契約数でいうと価格.comのがん保険の申込数ランキング2024でも、終身がん治療保険プレミアムZは27の保険の中で6位でした。一括見積もりをするような保険料を抑えたい人からは一定の人気があります。既述したようにシンプルプランなら保険料は平均額を下回るため、保障の選択次第で一段と保険料を抑えられるのも人気の一因かもしれません。

また、生命保険協会の苦情数のデータでは、チューリッヒ全体に寄せられた苦情数は5032件(2023年度上半期実績)でした。総顧客数の122万件で割った苦情率は0.4%で、契約者1000人のうち4件の苦情が発生している計算です。他社の苦情率は0.1~0.3%台が多い中では苦情数は少し多めで、苦情面で考えると顧客対応への評判は少し悪いです。

さらに調査会社のJ.D.パワーの「2024年 生命保険契約満足度調査(保険代理店チャネル)」では、チューリッヒは17社中10位で平均値をギリギリ超える順位でした。さらにダイレクト部門でも調査対象でしたが、ダイレクト部門では8社中7位でした。この調査は手続き・顧客対応・商品提供・保険料が評価項目ですが、各項目で良くて中の中で悪ければ下の上という評価です。

JDパワー 2024年生命保険契約満足度調査 保険代理店チャネル(出典:JDパワー公式HP) JDパワー 2024年生命保険契約満足度調査 ダイレクト部門(出典:JDパワー公式HP)

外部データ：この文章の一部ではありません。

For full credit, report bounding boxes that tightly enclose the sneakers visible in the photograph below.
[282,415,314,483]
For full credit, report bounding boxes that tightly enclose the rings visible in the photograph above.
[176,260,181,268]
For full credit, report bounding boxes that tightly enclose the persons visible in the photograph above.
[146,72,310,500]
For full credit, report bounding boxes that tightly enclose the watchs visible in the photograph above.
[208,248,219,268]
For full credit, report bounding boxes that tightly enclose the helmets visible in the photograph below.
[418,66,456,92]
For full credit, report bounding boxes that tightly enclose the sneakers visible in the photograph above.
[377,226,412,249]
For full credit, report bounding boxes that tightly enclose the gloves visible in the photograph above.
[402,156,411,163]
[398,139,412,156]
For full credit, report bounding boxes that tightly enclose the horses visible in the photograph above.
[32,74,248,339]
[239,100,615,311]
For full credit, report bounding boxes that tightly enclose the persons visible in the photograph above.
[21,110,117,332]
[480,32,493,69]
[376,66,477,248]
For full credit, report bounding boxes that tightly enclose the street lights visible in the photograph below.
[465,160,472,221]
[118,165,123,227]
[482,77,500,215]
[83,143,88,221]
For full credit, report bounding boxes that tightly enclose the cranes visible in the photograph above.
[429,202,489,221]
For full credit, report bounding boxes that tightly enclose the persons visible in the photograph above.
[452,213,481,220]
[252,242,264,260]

「オリコン顧客満足度 がん保険ランキング2024」でも、チューリッヒは18社中10位と似たような順位でした。評価項目は加入手続き・商品内容・保険料・アフターフォローですが、加入手続きとアフターフォローは平均値も大きく下回っており、顧客からの満足度が低いです。個別の口コミではポジティブな意見がある一方で、「保険金を受け取れるのが遅い」「保険料が高い」「保険料が口座振替のみ」「加入後に何の音沙汰もない」等の意見がありました。加入・アフターフォロー以外の面でも不満な点があるようです。

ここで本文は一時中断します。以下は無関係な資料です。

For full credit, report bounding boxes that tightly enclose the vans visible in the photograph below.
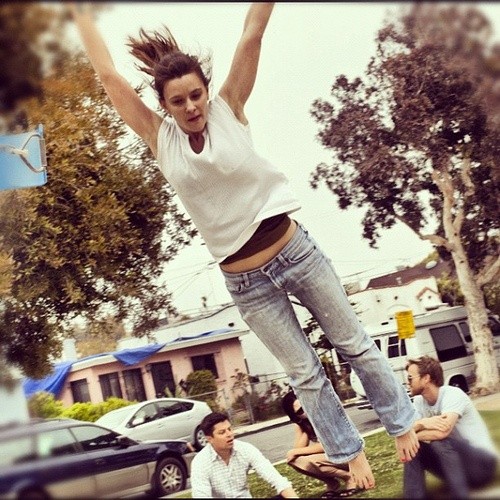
[349,305,499,407]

チューリッヒへの評判は普通そうですが、終身がん治療保険プレミアムZ自体の専門家からの評価は高いです。30人の専門家(ファイナンシャルプランナー)が調査対象の「FPが選んだオリコン終身型がん保険 ランキング2024」では、プレミアムZは10ある保険のうち3位でした。とはいえ保険料・商品内容・保障の独自性の項目別であ保障の独自性だけは3位で、その他は4位以下のため総合的に3位という評価です。

プレミアムZのランキング結果(出典:オリコン公式HP「おすすめのがん保険商品ランキング2024」)

以上のデータから考えるとチューリッヒの評判は普通そうですが、プレミアムZの評判は少し良さそうです。チューリッヒの評判は各調査でバラつきがありますが、極点に悪い結果も少ないため評判は悪くはありません。プレミアムZは契約数も専門家からの評価もトップクラスではありませんが、比較的良い方だといえます。

総合評価・おすすめか?

結論としては、チューリッヒのがん保険プレミアムZは微妙な保険です。メリットもありますが、細かいデメリットや注意点が散在しているからです。新しくバージョンアップしたから全てが良くなったとは言い切れない保険ともいえます。それでも評判が比較的良いのは、新しく追加されたメリットの方が意識された結果かもしれません。

この保険以外で総合的に保障が充実した保険が欲しいなら、メットライフあたりのがん保険を検討すべきでしょう。手厚い保障よりも保険料を重視するなら、コープの団体がん保険あたりを検討する必要があります。